Dr. Hansen said it was premature to point to a particular reason for the change because methane has so many sources. About 70 percent comes from human activities with most from fossil-fuel extraction. But methane also comes from sources as varied as the digestive tract of cattle and termites, wetlands, rice paddies and garbage dumps.
The scientists collected measurements of methane in the air taken at 43 monitoring stations around the world and compared them with a European database of records kept on emissions from various sources.
By examining regional difference in methane concentrations, they found the plateau appeared to result mainly from a sharp drop in emissions in 1991 and 1992 in latitudes north of 50 degrees a region dominated by Russia and Canada.
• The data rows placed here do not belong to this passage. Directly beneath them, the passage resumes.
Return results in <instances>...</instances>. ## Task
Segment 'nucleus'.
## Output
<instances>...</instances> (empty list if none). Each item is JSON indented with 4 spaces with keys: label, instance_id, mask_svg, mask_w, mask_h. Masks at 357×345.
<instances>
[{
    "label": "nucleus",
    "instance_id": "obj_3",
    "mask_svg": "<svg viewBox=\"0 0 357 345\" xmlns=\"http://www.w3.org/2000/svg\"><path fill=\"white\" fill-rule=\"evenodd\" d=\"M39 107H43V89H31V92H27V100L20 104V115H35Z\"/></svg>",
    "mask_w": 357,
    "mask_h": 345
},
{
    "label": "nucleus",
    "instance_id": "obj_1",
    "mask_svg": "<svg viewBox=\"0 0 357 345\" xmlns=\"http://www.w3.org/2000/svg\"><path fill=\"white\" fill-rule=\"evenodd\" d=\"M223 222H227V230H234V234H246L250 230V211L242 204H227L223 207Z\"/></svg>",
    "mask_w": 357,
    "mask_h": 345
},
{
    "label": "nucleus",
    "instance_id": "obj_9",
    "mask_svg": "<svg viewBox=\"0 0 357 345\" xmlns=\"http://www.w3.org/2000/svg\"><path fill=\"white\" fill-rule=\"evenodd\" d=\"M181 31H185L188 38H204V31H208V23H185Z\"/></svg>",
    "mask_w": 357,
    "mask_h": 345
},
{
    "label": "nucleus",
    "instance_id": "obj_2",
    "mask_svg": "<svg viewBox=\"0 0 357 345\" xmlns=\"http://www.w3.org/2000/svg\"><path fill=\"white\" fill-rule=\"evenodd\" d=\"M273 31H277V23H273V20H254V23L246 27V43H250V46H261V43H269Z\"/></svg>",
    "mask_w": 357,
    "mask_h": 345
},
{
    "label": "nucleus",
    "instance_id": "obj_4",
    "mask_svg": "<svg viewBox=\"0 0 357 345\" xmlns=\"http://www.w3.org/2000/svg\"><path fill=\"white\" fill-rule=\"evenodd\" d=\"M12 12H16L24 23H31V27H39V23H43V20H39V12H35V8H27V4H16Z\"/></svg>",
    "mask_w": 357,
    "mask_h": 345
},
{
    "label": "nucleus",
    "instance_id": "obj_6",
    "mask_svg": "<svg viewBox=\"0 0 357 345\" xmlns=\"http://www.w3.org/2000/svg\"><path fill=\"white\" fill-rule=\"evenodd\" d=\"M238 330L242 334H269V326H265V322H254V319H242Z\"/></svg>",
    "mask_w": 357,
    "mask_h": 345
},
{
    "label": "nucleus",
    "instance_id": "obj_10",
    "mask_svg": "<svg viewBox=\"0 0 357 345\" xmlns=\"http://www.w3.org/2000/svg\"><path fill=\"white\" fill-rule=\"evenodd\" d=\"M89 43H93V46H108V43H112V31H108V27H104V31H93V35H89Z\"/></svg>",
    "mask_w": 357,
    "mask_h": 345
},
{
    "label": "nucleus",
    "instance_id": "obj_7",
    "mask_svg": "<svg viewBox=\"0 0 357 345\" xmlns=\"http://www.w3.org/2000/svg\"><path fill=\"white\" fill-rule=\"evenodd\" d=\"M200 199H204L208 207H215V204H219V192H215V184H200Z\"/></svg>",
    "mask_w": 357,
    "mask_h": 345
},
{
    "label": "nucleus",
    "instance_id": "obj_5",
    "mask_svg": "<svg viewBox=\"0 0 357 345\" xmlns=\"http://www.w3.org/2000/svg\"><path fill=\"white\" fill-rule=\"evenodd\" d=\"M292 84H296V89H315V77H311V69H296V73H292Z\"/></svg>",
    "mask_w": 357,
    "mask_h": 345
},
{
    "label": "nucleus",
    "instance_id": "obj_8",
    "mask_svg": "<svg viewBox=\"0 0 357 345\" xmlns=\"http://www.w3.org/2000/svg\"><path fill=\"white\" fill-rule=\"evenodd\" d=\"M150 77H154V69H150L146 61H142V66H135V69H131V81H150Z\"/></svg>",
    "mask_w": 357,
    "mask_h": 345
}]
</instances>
Other evidence, they said, pointed more precisely to Russia, including measurements taken at Canada's Alert military base the northernmost inhabited spot on Earth that tracked air masses drifting directly from Siberia.
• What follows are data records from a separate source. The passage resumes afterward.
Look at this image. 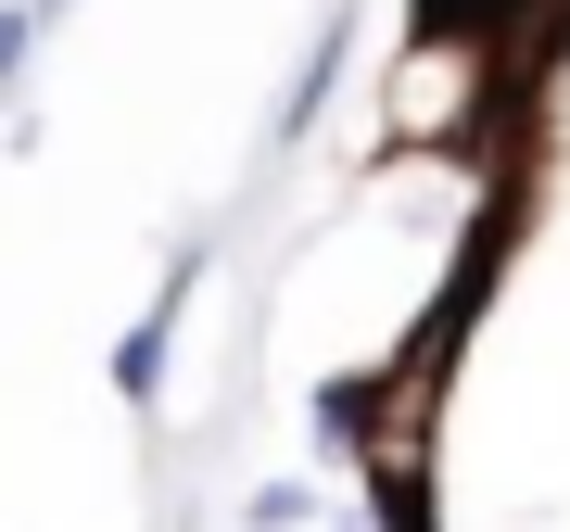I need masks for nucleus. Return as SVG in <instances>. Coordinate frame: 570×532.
<instances>
[{
  "label": "nucleus",
  "mask_w": 570,
  "mask_h": 532,
  "mask_svg": "<svg viewBox=\"0 0 570 532\" xmlns=\"http://www.w3.org/2000/svg\"><path fill=\"white\" fill-rule=\"evenodd\" d=\"M469 89H482V39H469V26H419V39H406V63H393V102H381L393 152L469 140Z\"/></svg>",
  "instance_id": "nucleus-1"
},
{
  "label": "nucleus",
  "mask_w": 570,
  "mask_h": 532,
  "mask_svg": "<svg viewBox=\"0 0 570 532\" xmlns=\"http://www.w3.org/2000/svg\"><path fill=\"white\" fill-rule=\"evenodd\" d=\"M204 279H216V242H178V254H165V279H153V305L115 329L102 381L127 393V406H165V368H178V329H190V305H204Z\"/></svg>",
  "instance_id": "nucleus-2"
},
{
  "label": "nucleus",
  "mask_w": 570,
  "mask_h": 532,
  "mask_svg": "<svg viewBox=\"0 0 570 532\" xmlns=\"http://www.w3.org/2000/svg\"><path fill=\"white\" fill-rule=\"evenodd\" d=\"M343 63H355V13L330 0L317 39H305V63H292V89H279V115H266V152H305V140H317V115H330V89H343Z\"/></svg>",
  "instance_id": "nucleus-3"
},
{
  "label": "nucleus",
  "mask_w": 570,
  "mask_h": 532,
  "mask_svg": "<svg viewBox=\"0 0 570 532\" xmlns=\"http://www.w3.org/2000/svg\"><path fill=\"white\" fill-rule=\"evenodd\" d=\"M317 520H330V482H305V470H279V482L242 494V532H317Z\"/></svg>",
  "instance_id": "nucleus-4"
},
{
  "label": "nucleus",
  "mask_w": 570,
  "mask_h": 532,
  "mask_svg": "<svg viewBox=\"0 0 570 532\" xmlns=\"http://www.w3.org/2000/svg\"><path fill=\"white\" fill-rule=\"evenodd\" d=\"M39 51H51V13H39V0H0V102H26Z\"/></svg>",
  "instance_id": "nucleus-5"
},
{
  "label": "nucleus",
  "mask_w": 570,
  "mask_h": 532,
  "mask_svg": "<svg viewBox=\"0 0 570 532\" xmlns=\"http://www.w3.org/2000/svg\"><path fill=\"white\" fill-rule=\"evenodd\" d=\"M317 532H393V494H367V508H343V494H330V520Z\"/></svg>",
  "instance_id": "nucleus-6"
},
{
  "label": "nucleus",
  "mask_w": 570,
  "mask_h": 532,
  "mask_svg": "<svg viewBox=\"0 0 570 532\" xmlns=\"http://www.w3.org/2000/svg\"><path fill=\"white\" fill-rule=\"evenodd\" d=\"M0 127H13V102H0Z\"/></svg>",
  "instance_id": "nucleus-7"
}]
</instances>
The drop in methane levels there appears to have more than compensated for a rise in emissions from Asia, said Dr. Edward J. Dlugokencky, the lead author of the study and a scientist at the Boulder laboratory.
"If we hadn't had decreases in the former Soviet Union, we wouldn't have seen methane flat for the last four years," he said.
Some scientists concurred with that conclusion, but other experts on methane, though agreeing a plateau had been reached, said they were not yet convinced that the Russian downturn in emissions was the reason.
"Methane is an incredibly messy problem," said Dr. Inez Y. Fung, the director of the atmospheric sciences center at the University of California at Berkeley. She said its level varies not only as sources shrink or grow, but also because it is destroyed at changing rates depending on other substances, including other pollution, in the air.
And, she added, the estimates of emissions from various sources, particularly nonindustrial ones like rice cultivation, are extremely rough.
She said an untapped source of evidence that could show the link to Russian gas fields could be satellite images of the world at night. Flares on oil rigs destroy only a portion of the methane and could reveal overall activity, and leakage, in such areas, she said.
The biggest question now is whether methane will resume the climb that has more than doubled its concentration since the start of the industrial revolution.
Dr. Dlugokencky said that all depends on how assertively countries and companies work to stem emissions noting that human behavior is the most uncertain factor of all.
Prof. Jesse H. Ausubel, the director of Program for the Human Environment at Rockefeller University in Manhattan, said that particularly now that natural gas has become a valuable commodity there are strong economic incentives to stop leaks.
"This is better than a no regrets action," he said. "This should be a case where, with little outlay, people can actually win an economic benefit."